Desde hace demasiados años grupos de fascistas secesionistas dominan las universidades catalanas. Ante la inacción, cuando no la complicidad, de los equipos rectorales, centros de antaño prestigio como la UAB o la UB se han convertido en el campo de batalla de las bandas de la porra independentistas.
Este martes hemos visto cómo encapuchados coaccionaban e impedían que los alumnos que querían asistir a clase pudieran hacerlo. Estos grupos independentistas radicales, que no son más que unos pocos cientos dentro de las docenas de miles de estudiantes de las universidades catalanas, han impedido el libre derecho de ciudadanos a entrar en sus centros de estudio.
Estos centenares de fascistas que tienen secuestradas un buen número de facultades catalanas impiden que se celebren los actos que no les gustan. Recordemos como reventaron violentamente un homenaje a El Quijote que Societat Civil Catalana quiso celebrar en la UB con asistencia de expertos internacionales. O como intentaron impedir por la fuerza un acto de S’ha Acabat! en la UAB al que asistió Cayetana Álvarez de Toledo y Alejandro Fernández.

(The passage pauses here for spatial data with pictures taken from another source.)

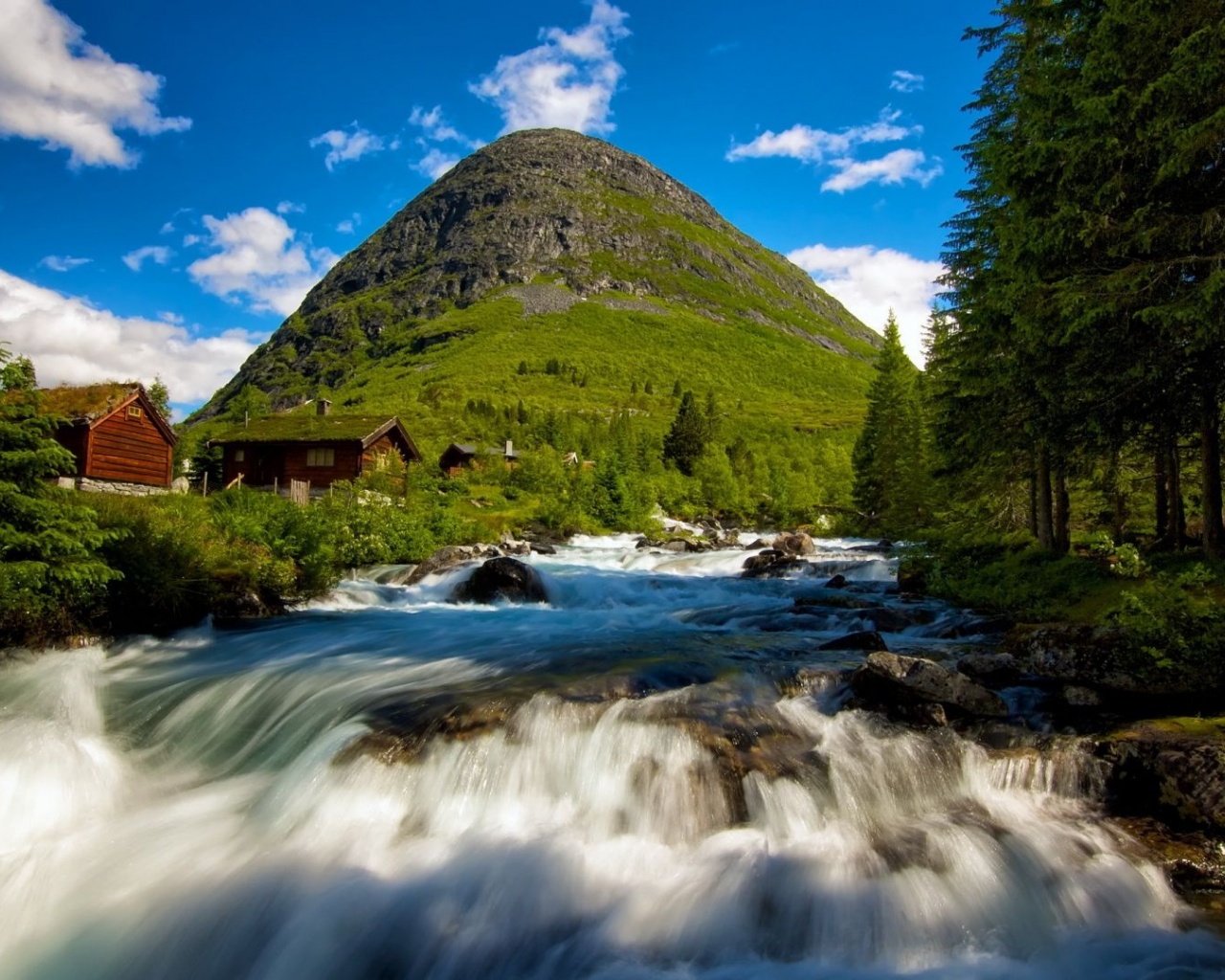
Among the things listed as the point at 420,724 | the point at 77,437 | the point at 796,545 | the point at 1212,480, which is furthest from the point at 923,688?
the point at 77,437

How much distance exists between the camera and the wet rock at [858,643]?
12266 mm

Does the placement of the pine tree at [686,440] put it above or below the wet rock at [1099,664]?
above

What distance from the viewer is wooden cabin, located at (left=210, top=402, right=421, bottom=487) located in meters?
43.7

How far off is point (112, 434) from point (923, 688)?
124 ft

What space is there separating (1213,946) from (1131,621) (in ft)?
14.5

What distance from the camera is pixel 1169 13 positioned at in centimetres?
1078

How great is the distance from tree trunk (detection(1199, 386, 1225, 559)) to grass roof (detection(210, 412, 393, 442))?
40503 millimetres

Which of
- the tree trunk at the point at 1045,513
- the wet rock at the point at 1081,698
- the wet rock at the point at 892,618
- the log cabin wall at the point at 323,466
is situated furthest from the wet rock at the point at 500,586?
the log cabin wall at the point at 323,466

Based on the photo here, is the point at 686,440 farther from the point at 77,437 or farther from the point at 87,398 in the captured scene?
the point at 77,437

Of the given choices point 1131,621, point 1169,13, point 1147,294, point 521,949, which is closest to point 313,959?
point 521,949

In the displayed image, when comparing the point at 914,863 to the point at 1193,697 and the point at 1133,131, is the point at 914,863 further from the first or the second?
the point at 1133,131

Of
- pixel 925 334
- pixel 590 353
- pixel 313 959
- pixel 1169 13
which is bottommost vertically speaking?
pixel 313 959

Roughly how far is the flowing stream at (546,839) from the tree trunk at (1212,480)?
25.6 feet

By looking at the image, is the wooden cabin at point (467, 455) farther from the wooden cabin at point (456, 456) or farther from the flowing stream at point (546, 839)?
the flowing stream at point (546, 839)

Estos centenares de fascistas llenan con sus proclamas de rencor y exclusión las paredes de las universidades, ante el miedo cobarde y el silencio de los equipos rectorales, que prefieren mirar hacia otro lado para evitarse problemas. El caso de la UAB es especialmente sangrante, y el campus de Bellaterra, si atendemos a la ‘decoración’ de sus fachadas es, directamente, el ‘campus del odio’.
Estos centenares de fascistas deciden, en nombre de docenas de miles de estudiantes a los que no escuchan, cuando hay clase, o no, en las universidades catalanas. Bloquean transportes públicos, carreteras, ponen barricadas en los accesos y amenazan a los que quieren recibir docencia ante la pasividad de los equipos rectorales.
La universidad catalana, que fue la punta de lanza de la resistencia contra el franquismo, ahora es cómplice de un nuevo totalitarismo: el ejercido por un puñado de ‘estudiantes’ (por decir algo) radicales que se han apoderado de los campus y las facultades.